-- REQUIRED ACTION --
Without pictures, repeat exactly the lines from the one containing "Pounce! (Painful, slow" through the end of the entries.

[GIVEN INFORMATION — start]

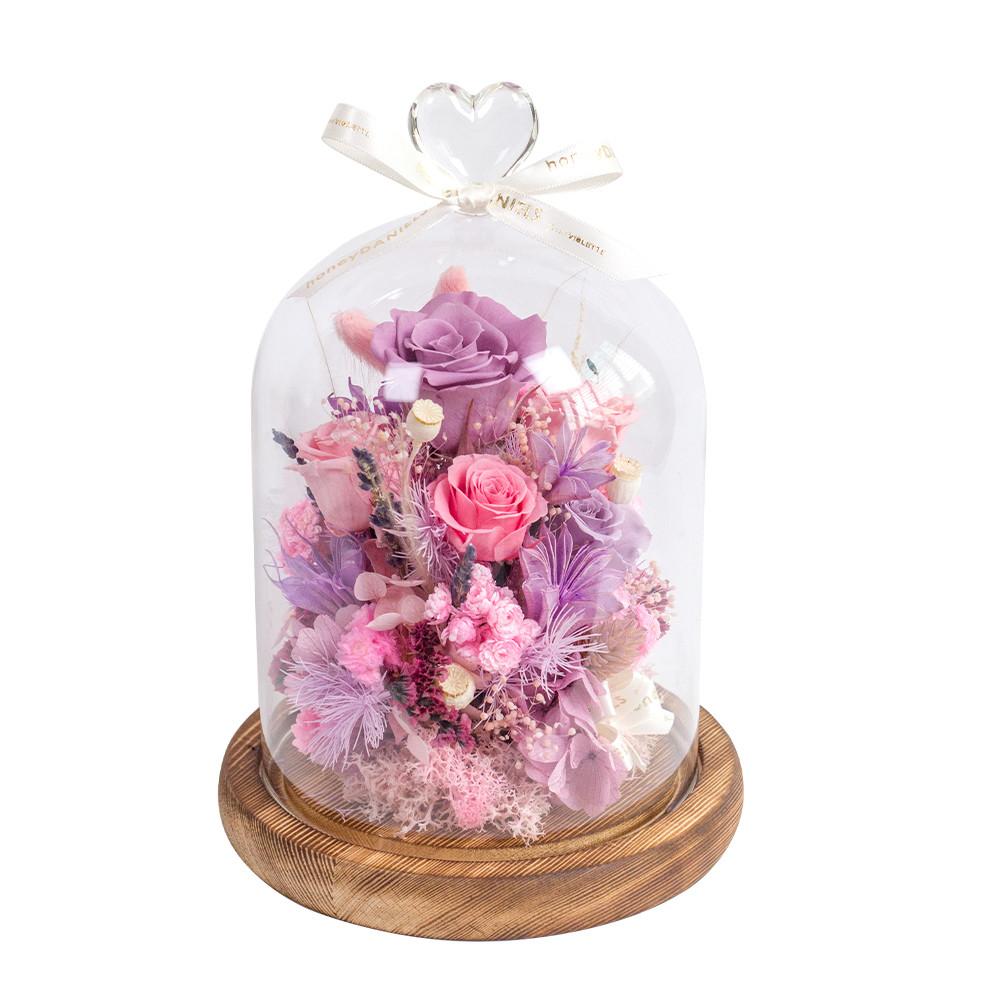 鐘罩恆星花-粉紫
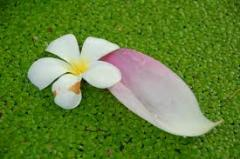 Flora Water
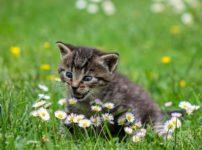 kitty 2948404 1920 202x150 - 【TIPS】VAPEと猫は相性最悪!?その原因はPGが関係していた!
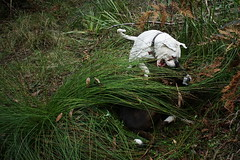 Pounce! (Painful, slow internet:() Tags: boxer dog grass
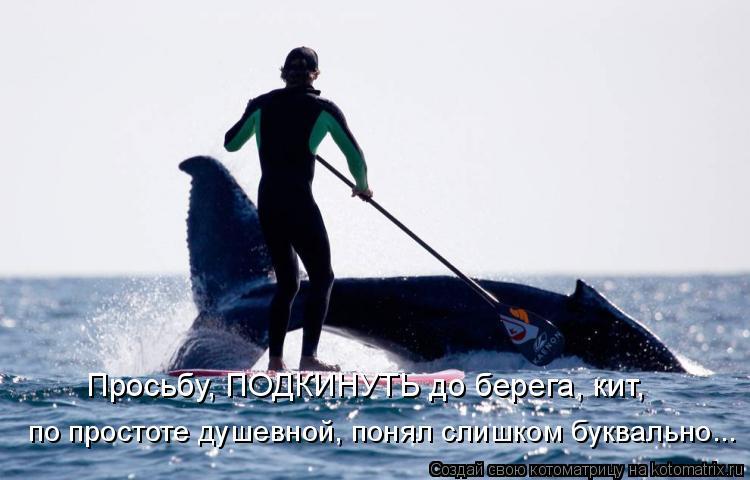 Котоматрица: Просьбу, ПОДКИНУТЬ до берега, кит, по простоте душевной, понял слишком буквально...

[GIVEN INFORMATION — finish]

-- ANSWER --
 Pounce! (Painful, slow internet:() Tags: boxer dog grass
 Котоматрица: Просьбу, ПОДКИНУТЬ до берега, кит, по простоте душевной, понял слишком буквально...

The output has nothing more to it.